Columnist overexaggerated effects of N. Dakota bill
In regards to Steve Bader's U-Wire column about North Dakota's "Shoot the Burglar" bill (March 21), I haven't seen such completely, utterly ridiculous hyperbole in the pages of the Collegian in a long while. The bill Bader cites essentially removes penalties for people who shoot trespassers on their property, but to read Bader's column you'd think the bill made it a requirement for all of North Dakota's citizens to keep a constant vigil with a hair-trigger machine gun trained on their front doors, and shoot whoever opens it. He makes amazing arguments, such as suggesting that just getting the wrong address will end with someone getting "riddled with an AK-47 clip" because of the bill. Apparently, he thinks that the North Dakotans never learned such ancient, mysterious techniques as knocking on a door or checking the address. The degree to which he insults the intelligence of an entire state with this argument is really amazing.

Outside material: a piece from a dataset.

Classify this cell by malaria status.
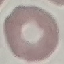
Uninfected.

I've been to the Dakotas, and from what I remember the people there are fairly reasonable, and I'm sure that they'd realize the difference between, say, a frat house where a party's going on and a private home where everybody's asleep. Anyone with half a brain (and this group apparently excludes Bader) should know that if you're unsure about an address at all, you knock on the door, instead of just barging in. I am also fairly certain that a majority of Dakotans aren't the trigger-happy nuts, just itching for an excuse to shoot people with impunity, that Bader seems to think they are.